Stored entries
______
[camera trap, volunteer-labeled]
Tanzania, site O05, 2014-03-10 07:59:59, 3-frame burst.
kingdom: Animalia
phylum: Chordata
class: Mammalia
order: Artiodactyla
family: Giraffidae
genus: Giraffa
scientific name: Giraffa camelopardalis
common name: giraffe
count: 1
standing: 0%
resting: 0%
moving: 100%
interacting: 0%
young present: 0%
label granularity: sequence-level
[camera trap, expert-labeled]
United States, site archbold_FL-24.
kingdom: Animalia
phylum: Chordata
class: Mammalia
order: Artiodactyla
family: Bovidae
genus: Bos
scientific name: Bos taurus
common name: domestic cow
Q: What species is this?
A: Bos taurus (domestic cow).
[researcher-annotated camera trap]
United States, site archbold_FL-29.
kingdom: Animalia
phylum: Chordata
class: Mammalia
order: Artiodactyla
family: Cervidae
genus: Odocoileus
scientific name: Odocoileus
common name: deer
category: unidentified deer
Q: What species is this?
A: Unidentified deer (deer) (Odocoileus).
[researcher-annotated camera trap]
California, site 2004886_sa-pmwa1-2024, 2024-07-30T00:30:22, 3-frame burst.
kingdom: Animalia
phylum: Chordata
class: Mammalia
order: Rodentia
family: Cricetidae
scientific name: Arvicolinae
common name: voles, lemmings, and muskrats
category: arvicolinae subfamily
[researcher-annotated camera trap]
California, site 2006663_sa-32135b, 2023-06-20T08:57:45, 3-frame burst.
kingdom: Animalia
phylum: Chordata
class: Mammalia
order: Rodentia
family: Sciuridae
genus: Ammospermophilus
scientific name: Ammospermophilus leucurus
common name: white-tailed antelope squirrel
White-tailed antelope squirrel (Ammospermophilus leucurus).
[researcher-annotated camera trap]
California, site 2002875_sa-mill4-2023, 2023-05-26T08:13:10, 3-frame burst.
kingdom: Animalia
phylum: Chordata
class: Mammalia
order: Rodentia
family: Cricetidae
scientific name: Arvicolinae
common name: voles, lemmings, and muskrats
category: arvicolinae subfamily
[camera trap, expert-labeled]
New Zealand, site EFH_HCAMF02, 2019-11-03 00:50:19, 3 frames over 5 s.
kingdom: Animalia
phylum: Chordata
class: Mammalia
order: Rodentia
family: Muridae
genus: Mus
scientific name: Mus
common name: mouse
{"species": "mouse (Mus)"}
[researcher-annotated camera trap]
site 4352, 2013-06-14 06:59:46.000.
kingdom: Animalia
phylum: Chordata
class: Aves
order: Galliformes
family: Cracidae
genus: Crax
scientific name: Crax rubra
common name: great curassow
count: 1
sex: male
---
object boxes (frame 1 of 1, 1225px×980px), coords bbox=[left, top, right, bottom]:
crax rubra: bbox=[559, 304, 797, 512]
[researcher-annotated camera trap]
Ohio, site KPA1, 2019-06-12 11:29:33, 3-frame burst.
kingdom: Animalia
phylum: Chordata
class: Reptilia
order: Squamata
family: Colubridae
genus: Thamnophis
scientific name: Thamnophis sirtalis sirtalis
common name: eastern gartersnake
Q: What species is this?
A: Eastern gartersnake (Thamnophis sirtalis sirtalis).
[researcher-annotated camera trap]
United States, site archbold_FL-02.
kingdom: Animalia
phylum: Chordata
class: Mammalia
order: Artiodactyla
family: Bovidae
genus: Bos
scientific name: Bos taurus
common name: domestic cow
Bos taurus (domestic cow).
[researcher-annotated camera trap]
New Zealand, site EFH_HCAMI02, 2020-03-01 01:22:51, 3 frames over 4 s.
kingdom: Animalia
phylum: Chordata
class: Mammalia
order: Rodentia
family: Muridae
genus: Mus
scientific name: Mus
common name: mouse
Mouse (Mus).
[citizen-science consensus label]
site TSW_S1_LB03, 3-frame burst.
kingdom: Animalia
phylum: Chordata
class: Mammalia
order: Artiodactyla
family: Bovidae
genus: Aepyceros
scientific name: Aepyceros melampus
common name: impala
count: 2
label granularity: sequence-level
______
Copy every record precisely, omitting nothing.

[camera trap, volunteer-labeled]
Tanzania, site O05, 2014-03-10 07:59:59, 3-frame burst.
kingdom: Animalia
phylum: Chordata
class: Mammalia
order: Artiodactyla
family: Giraffidae
genus: Giraffa
scientific name: Giraffa camelopardalis
common name: giraffe
count: 1
standing: 0%
resting: 0%
moving: 100%
interacting: 0%
young present: 0%
label granularity: sequence-level
[camera trap, expert-labeled]
United States, site archbold_FL-24.
kingdom: Animalia
phylum: Chordata
class: Mammalia
order: Artiodactyla
family: Bovidae
genus: Bos
scientific name: Bos taurus
common name: domestic cow
Q: What species is this?
A: Bos taurus (domestic cow).
[researcher-annotated camera trap]
United States, site archbold_FL-29.
kingdom: Animalia
phylum: Chordata
class: Mammalia
order: Artiodactyla
family: Cervidae
genus: Odocoileus
scientific name: Odocoileus
common name: deer
category: unidentified deer
Q: What species is this?
A: Unidentified deer (deer) (Odocoileus).
[researcher-annotated camera trap]
California, site 2004886_sa-pmwa1-2024, 2024-07-30T00:30:22, 3-frame burst.
kingdom: Animalia
phylum: Chordata
class: Mammalia
order: Rodentia
family: Cricetidae
scientific name: Arvicolinae
common name: voles, lemmings, and muskrats
category: arvicolinae subfamily
[researcher-annotated camera trap]
California, site 2006663_sa-32135b, 2023-06-20T08:57:45, 3-frame burst.
kingdom: Animalia
phylum: Chordata
class: Mammalia
order: Rodentia
family: Sciuridae
genus: Ammospermophilus
scientific name: Ammospermophilus leucurus
common name: white-tailed antelope squirrel
White-tailed antelope squirrel (Ammospermophilus leucurus).
[researcher-annotated camera trap]
California, site 2002875_sa-mill4-2023, 2023-05-26T08:13:10, 3-frame burst.
kingdom: Animalia
phylum: Chordata
class: Mammalia
order: Rodentia
family: Cricetidae
scientific name: Arvicolinae
common name: voles, lemmings, and muskrats
category: arvicolinae subfamily
[camera trap, expert-labeled]
New Zealand, site EFH_HCAMF02, 2019-11-03 00:50:19, 3 frames over 5 s.
kingdom: Animalia
phylum: Chordata
class: Mammalia
order: Rodentia
family: Muridae
genus: Mus
scientific name: Mus
common name: mouse
{"species": "mouse (Mus)"}
[researcher-annotated camera trap]
site 4352, 2013-06-14 06:59:46.000.
kingdom: Animalia
phylum: Chordata
class: Aves
order: Galliformes
family: Cracidae
genus: Crax
scientific name: Crax rubra
common name: great curassow
count: 1
sex: male
---
object boxes (frame 1 of 1, 1225px×980px), coords bbox=[left, top, right, bottom]:
crax rubra: bbox=[559, 304, 797, 512]
[researcher-annotated camera trap]
Ohio, site KPA1, 2019-06-12 11:29:33, 3-frame burst.
kingdom: Animalia
phylum: Chordata
class: Reptilia
order: Squamata
family: Colubridae
genus: Thamnophis
scientific name: Thamnophis sirtalis sirtalis
common name: eastern gartersnake
Q: What species is this?
A: Eastern gartersnake (Thamnophis sirtalis sirtalis).
[researcher-annotated camera trap]
United States, site archbold_FL-02.
kingdom: Animalia
phylum: Chordata
class: Mammalia
order: Artiodactyla
family: Bovidae
genus: Bos
scientific name: Bos taurus
common name: domestic cow
Bos taurus (domestic cow).
[researcher-annotated camera trap]
New Zealand, site EFH_HCAMI02, 2020-03-01 01:22:51, 3 frames over 4 s.
kingdom: Animalia
phylum: Chordata
class: Mammalia
order: Rodentia
family: Muridae
genus: Mus
scientific name: Mus
common name: mouse
Mouse (Mus).
[citizen-science consensus label]
site TSW_S1_LB03, 3-frame burst.
kingdom: Animalia
phylum: Chordata
class: Mammalia
order: Artiodactyla
family: Bovidae
genus: Aepyceros
scientific name: Aepyceros melampus
common name: impala
count: 2
label granularity: sequence-level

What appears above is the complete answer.